**Required tasks**
1. Which court cases does the ruling excerpt cite by name?
2. Can you rewrite the passage of the ruling excerpt that opens with the words containing "4 IV. Analysis" and closes with "(Id. at ¶ 21.)", putting "constructive discharge" in place of "wrongful discharge"?

4 IV. Analysis A. Plaintiff concedes that Counts II and III of the Complaint should be dismissed In Count II, Plaintiff alleges disability and age discrimination claims against Defendants “under Ohio Rev. Code 4112.29 and under Chapter 4112 of the Ohio Revised. Code.” (Doc. No. 1 at ¶¶ 17-19.) In Count III, Plaintiff alleges a violation of “Ohio common law,” asserting that “the acts which [he] complains of in the preceding causes of action caused [him] to resign and in effect were in violation of Ohio Common law as to wrongful discharge.” (Id. at ¶ 21.)
In their Motion, Defendants argue that Counts II and III should be dismissed in their entirety because Plaintiff failed to exhaust his administrative remedies with the Ohio Civil Rights Commission. (Doc. No. 8 at PageID #41–43.) In response, Plaintiff states as follows: “While not dismissing counts II and III, plaintiff concedes under present Ohio and 6th circuit law his claims do not lie. He therefore has not responded to these claims.” (Doc. No. 15 at PageID #101.) It is well established that, if a plaintiff fails to respond or to otherwise oppose a defendant's motion to dismiss, a district court may deem the plaintiff to have waived opposition. See, e.g., Humphrey v. U.S. Attorney Gen.’s Office, 279 F. App’x 328, 331 (6th Cir. 2008) (finding that a plaintiff’s failure to oppose arguments raised in the defendants’ motion to dismiss is grounds for the
district court to assume that opposition to the motion is waived); see also Kuhlman v. City of Cleveland, No. 1:22-cv-00536, 2023 U.S. Dist. LEXIS 51139, at *30–31 (N.D. Ohio Mar. 23, 2023) (finding that, by failing to respond to defendant’s motion to dismiss, plaintiff “waived any argument in opposition to the City’s argument that plaintiff’s state law claims are barred”); Selou v. Integrity Sol. Servs., Inc., No. 15-10927, 2016 U.S. Dist. LEXIS 18189, at *6–7 (E.D. Mich. Feb. 16, 2016)
5 (“Plaintiff’s failure to address any claim but her TCPA claim in response to LiveVox’s motion to dismiss is cause for dismissing those claims.”). Here, Plaintiff has explicitly conceded that his claims in Counts II and III “do not lie” and, therefore, has elected not to respond to Defendants’ Motion. The Court, therefore, deems Plaintiff to have waived any opposition with respect to the dismissal of Counts II and III. Accordingly, and in light of Plaintiffs’ lack of opposition, Counts II and III are dismissed. B. Count I of the Complaint fails to state a plausible claim for relief against Warren
Defendants make two separate arguments in their Motion as to why Count I of the Complaint should be dismissed as to Warren. Each argument is addressed in turn below. 1. Individual liability under the ADA Defendants first argue that Warren, as an individual defendant, cannot be held liable under the ADA. (Doc. No. 8, PageID #44.) Specifically, Defendants maintain that under Sixth Circuit law, “individual supervisors or managers cannot be held liable under the ADA,” and thus, Plaintiff’s ADA claim against Warren “is contrary to law.” (Id.) Plaintiff concurs in-part in his Brief in Opposition. Specifically, Plaintiff agrees that “[i]n this circuit, it has been held supervisors in their individual capacity cannot be held liable under the ADA.”

**Record list**
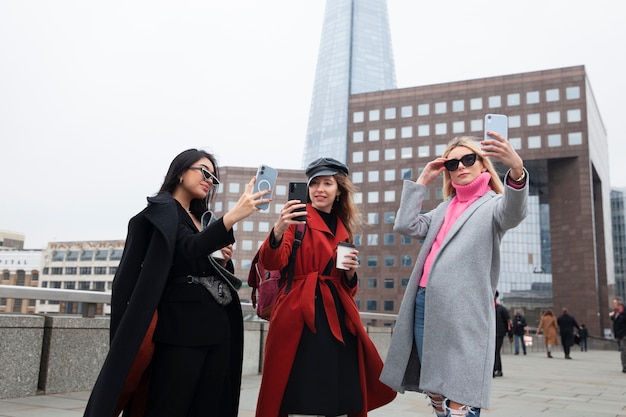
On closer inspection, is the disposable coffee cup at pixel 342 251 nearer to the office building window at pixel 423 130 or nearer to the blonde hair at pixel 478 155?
the blonde hair at pixel 478 155

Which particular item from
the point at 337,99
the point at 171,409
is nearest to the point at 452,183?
the point at 171,409

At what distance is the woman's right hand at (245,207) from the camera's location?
310 centimetres

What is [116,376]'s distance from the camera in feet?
9.44

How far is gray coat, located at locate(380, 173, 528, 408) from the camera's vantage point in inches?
126

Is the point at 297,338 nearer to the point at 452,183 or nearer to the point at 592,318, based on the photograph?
the point at 452,183

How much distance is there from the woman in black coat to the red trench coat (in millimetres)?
264

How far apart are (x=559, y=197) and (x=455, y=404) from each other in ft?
222

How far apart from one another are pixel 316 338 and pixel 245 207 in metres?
0.96

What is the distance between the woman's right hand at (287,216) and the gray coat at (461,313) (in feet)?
2.86

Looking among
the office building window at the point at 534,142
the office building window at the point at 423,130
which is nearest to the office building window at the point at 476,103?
the office building window at the point at 423,130

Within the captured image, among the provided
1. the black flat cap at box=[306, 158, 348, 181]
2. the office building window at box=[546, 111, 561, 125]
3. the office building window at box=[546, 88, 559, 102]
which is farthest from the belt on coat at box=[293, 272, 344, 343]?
the office building window at box=[546, 88, 559, 102]

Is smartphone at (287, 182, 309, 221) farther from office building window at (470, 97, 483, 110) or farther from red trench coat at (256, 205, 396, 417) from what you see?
office building window at (470, 97, 483, 110)

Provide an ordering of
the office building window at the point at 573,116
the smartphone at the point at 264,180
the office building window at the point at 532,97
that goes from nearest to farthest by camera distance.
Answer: the smartphone at the point at 264,180, the office building window at the point at 573,116, the office building window at the point at 532,97

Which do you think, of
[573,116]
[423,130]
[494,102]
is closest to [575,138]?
[573,116]
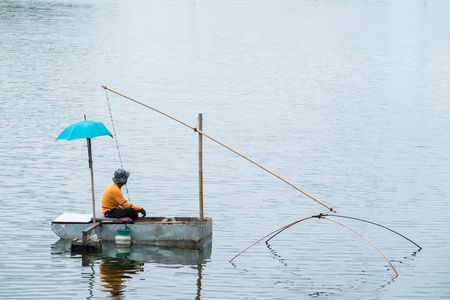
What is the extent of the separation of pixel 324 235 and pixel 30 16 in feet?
202

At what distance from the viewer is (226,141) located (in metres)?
32.3

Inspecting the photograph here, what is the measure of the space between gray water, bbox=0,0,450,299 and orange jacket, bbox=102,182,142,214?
939 millimetres

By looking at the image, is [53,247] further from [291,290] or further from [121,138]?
[121,138]

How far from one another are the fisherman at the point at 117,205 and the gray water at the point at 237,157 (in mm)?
760

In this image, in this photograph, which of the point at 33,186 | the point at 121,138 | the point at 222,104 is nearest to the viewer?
the point at 33,186

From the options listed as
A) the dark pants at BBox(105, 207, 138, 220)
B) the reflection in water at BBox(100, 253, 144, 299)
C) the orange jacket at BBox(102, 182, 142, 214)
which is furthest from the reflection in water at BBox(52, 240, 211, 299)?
the orange jacket at BBox(102, 182, 142, 214)

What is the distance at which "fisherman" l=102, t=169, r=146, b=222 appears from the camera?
16.9m

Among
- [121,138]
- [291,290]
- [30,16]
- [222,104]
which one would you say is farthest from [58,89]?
[30,16]

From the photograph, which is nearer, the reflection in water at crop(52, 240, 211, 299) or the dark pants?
the reflection in water at crop(52, 240, 211, 299)

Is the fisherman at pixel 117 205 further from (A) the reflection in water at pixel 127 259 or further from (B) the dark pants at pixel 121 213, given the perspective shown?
(A) the reflection in water at pixel 127 259

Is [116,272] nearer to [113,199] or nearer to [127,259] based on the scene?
[127,259]

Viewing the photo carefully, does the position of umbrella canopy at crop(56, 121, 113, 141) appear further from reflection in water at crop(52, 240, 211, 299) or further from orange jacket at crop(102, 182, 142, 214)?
reflection in water at crop(52, 240, 211, 299)

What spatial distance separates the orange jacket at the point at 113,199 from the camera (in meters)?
16.9

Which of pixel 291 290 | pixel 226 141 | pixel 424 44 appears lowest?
pixel 291 290
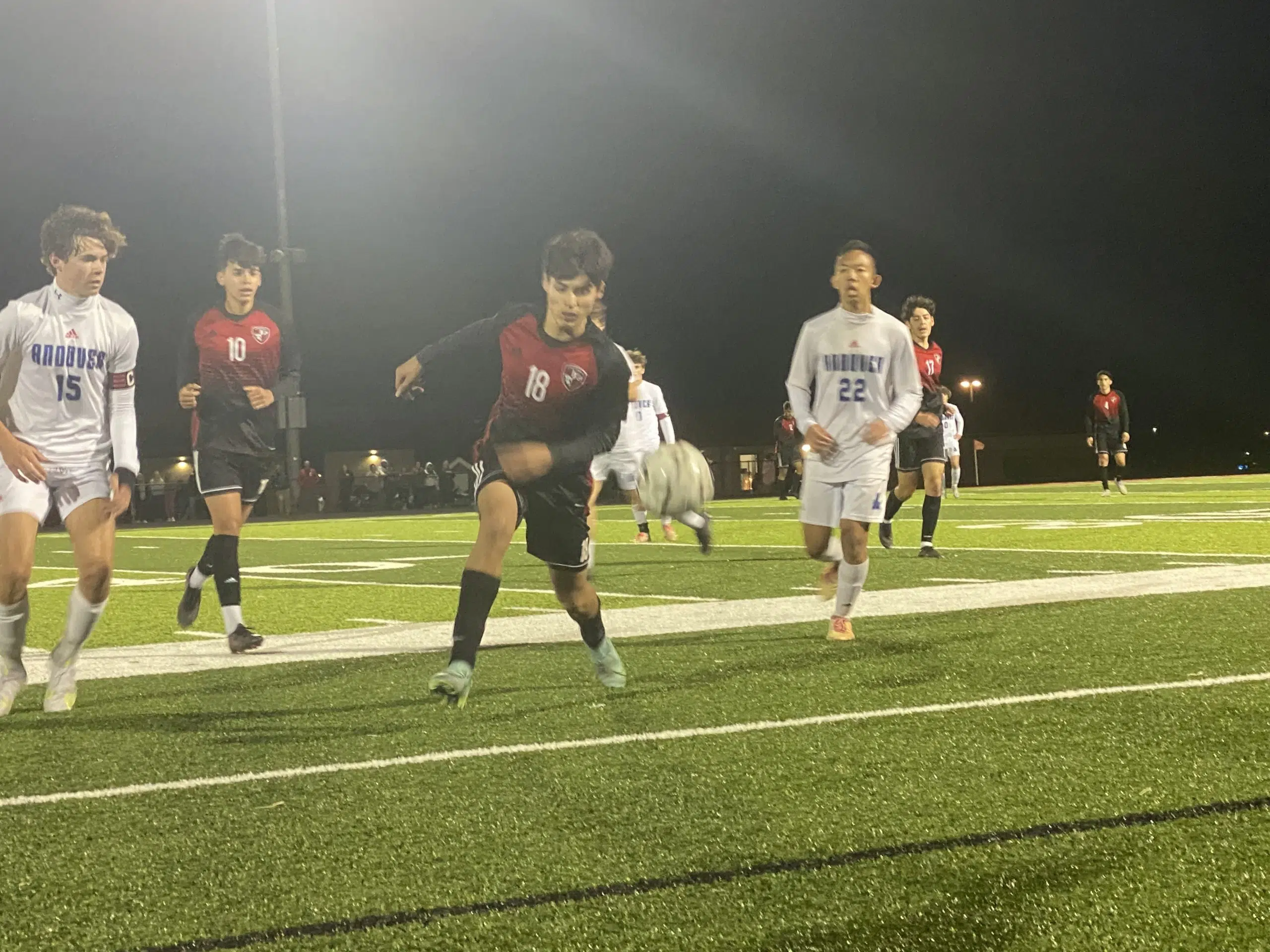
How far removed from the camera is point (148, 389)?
5138 centimetres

**Answers to each task**
1.
- Humphrey v. U.S. Attorney Gen.'s Office
- Kuhlman v. City of Cleveland
- Selou v. Integrity Sol. Servs., Inc.

2.
4 IV. Analysis A. Plaintiff concedes that Counts II and III of the Complaint should be dismissed In Count II, Plaintiff alleges disability and age discrimination claims against Defendants “under Ohio Rev. Code 4112.29 and under Chapter 4112 of the Ohio Revised. Code.” (Doc. No. 1 at ¶¶ 17-19.) In Count III, Plaintiff alleges a violation of “Ohio common law,” asserting that “the acts which [he] complains of in the preceding causes of action caused [him] to resign and in effect were in violation of Ohio Common law as to constructive discharge.” (Id. at ¶ 21.)